President Obama made his anticipated appearance on The Daily Show last night, talking to Jon Stewart about his vision for his second term, the financial crisis, Guantanamo Bay, his administration's response to the Benghazi attack, and Biden's wet bathing suits. But it started off with Stewart asking what happened during the first debate, telling the president, "Sometimes I'll go onstage and I'll have an open-faced turkey sandwich and a shot of NyQuil, and halfway through I'll lookup and go, 'are we on?'" Watch below.

Obama, whom Stewart referred to as the star of the new film Here Comes The Boom, responded that he "obviously" had a bad night during the first debate: "The presentation wasn't what it needed to be. But the issues haven't changed," the president said. "And that is the stakes in this election are really big. Gov. Romney makes a good presentation, but the fundamentals of what he's calling for are the same policies that got us into this mess that we've been fighting against for the last four years."

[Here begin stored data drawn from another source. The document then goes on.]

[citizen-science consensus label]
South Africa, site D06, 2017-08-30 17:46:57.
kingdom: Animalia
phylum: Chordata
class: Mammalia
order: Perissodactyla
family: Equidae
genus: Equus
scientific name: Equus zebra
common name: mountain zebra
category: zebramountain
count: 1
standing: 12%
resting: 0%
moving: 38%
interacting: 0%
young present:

And here's what Obama said about his vision for his second term:

I do think part of the president's job is not only moving forward on things that will work, but also preventing things that won't work. So I think you want a president in the Oval Office who's going to say, 'No, we're not going to amend our Constitution for the first time to restrict rights for gay and lesbian couples. We're not going to pass a budget where all the work that we've done to make college more affordable to young people gets wiped aside so that suddenly lenders and banks are getting tens of millions of dollars. We're not going to rollback health care so that millions of people are thrown to [the] wolves. We're not going to turn medicare into a voucher system.

In the second half of the extended interview above, Obama complimented Biden on his swimwear, then talked a bit about "unsexy issues" like wire taps, and how he handled the Benghazi attack. And he made one final plea for people to vote: "The stakes on this could not be bigger: war, peace, Supreme Court, women's right to choose, whether we're creating jobs in this country or whether they're getting shipped overseas, whether our kids are getting the best education they can—all that stuff is at stake, and there is no excuse not to vote."